### AVAILABLE DATA
--- START ---

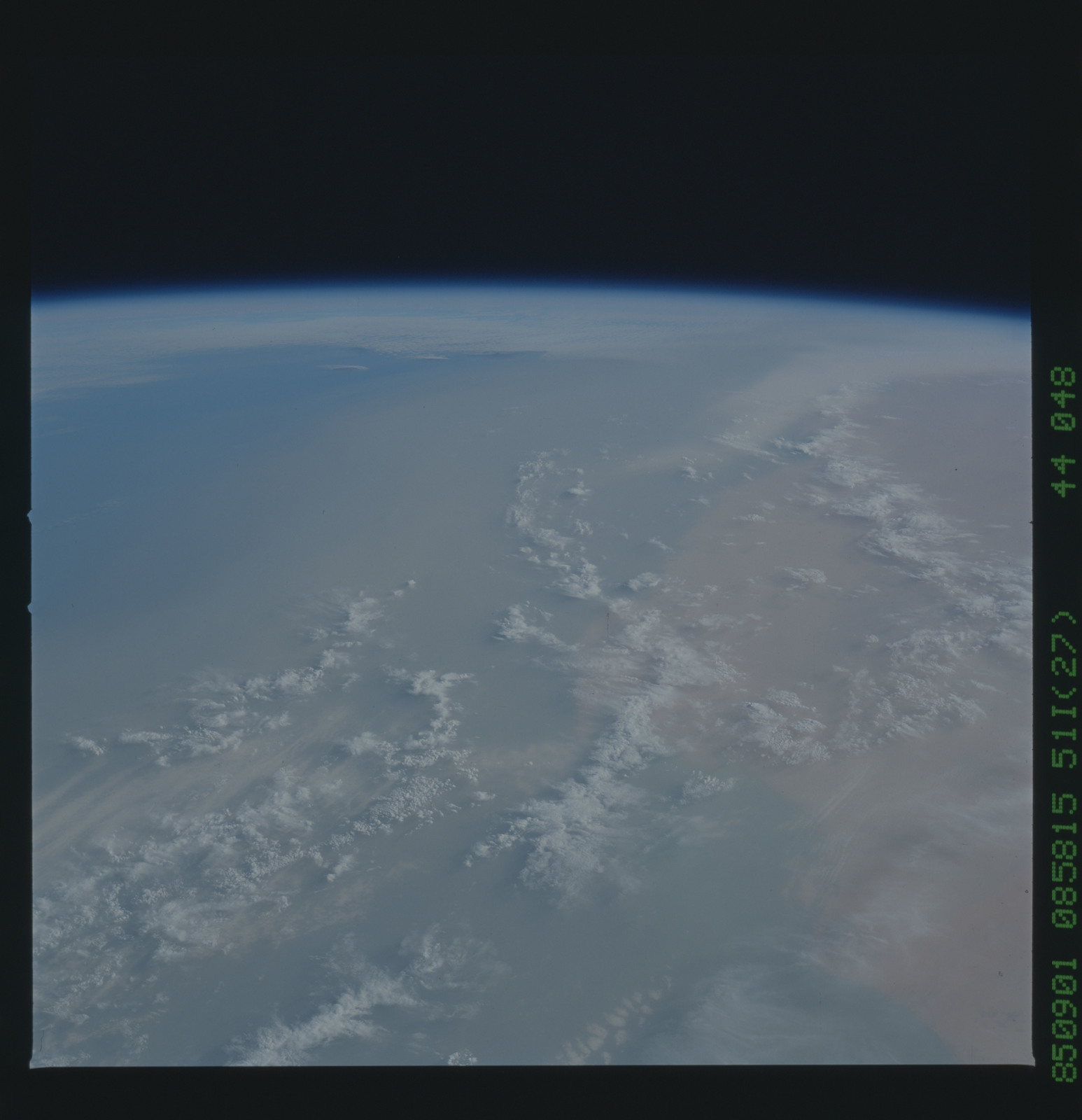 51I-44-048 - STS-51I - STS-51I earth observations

--- END ---
--- START ---

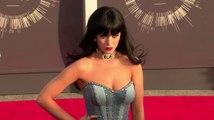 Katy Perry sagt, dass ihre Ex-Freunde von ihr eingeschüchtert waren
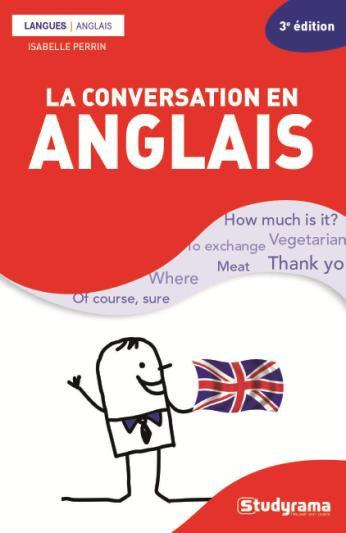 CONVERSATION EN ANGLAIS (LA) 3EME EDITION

--- END ---
--- START ---

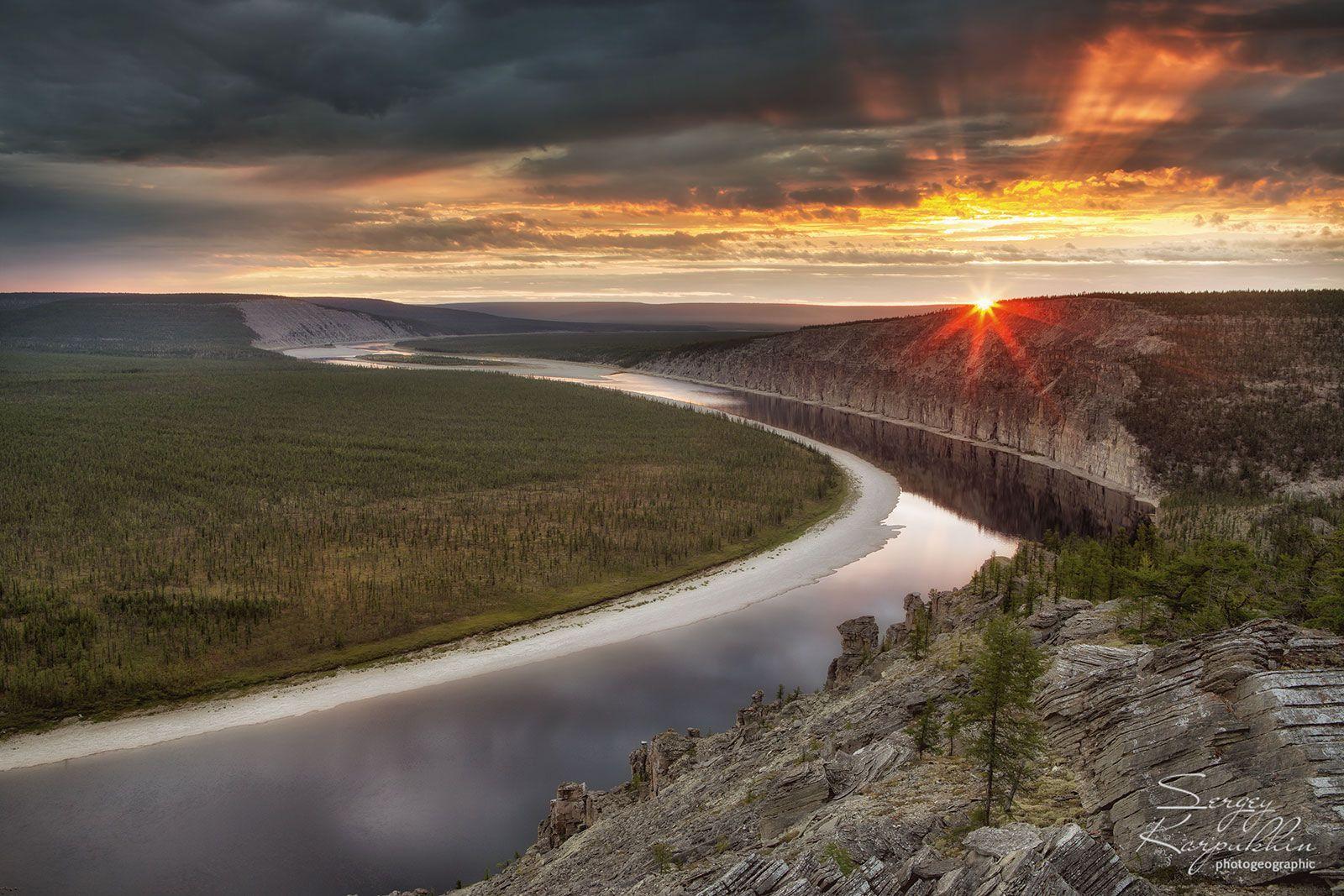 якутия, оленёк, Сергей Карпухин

--- END ---

### WHAT THE TASK REQUIRES
Write out again exactly the lines above from the one with "Katy Perry sagt, dass" through the one with "CONVERSATION EN ANGLAIS (LA) 3EME EDITION", adding no other lines and no pictures.

### PROBLEM SOLUTION
 Katy Perry sagt, dass ihre Ex-Freunde von ihr eingeschüchtert waren
 CONVERSATION EN ANGLAIS (LA) 3EME EDITION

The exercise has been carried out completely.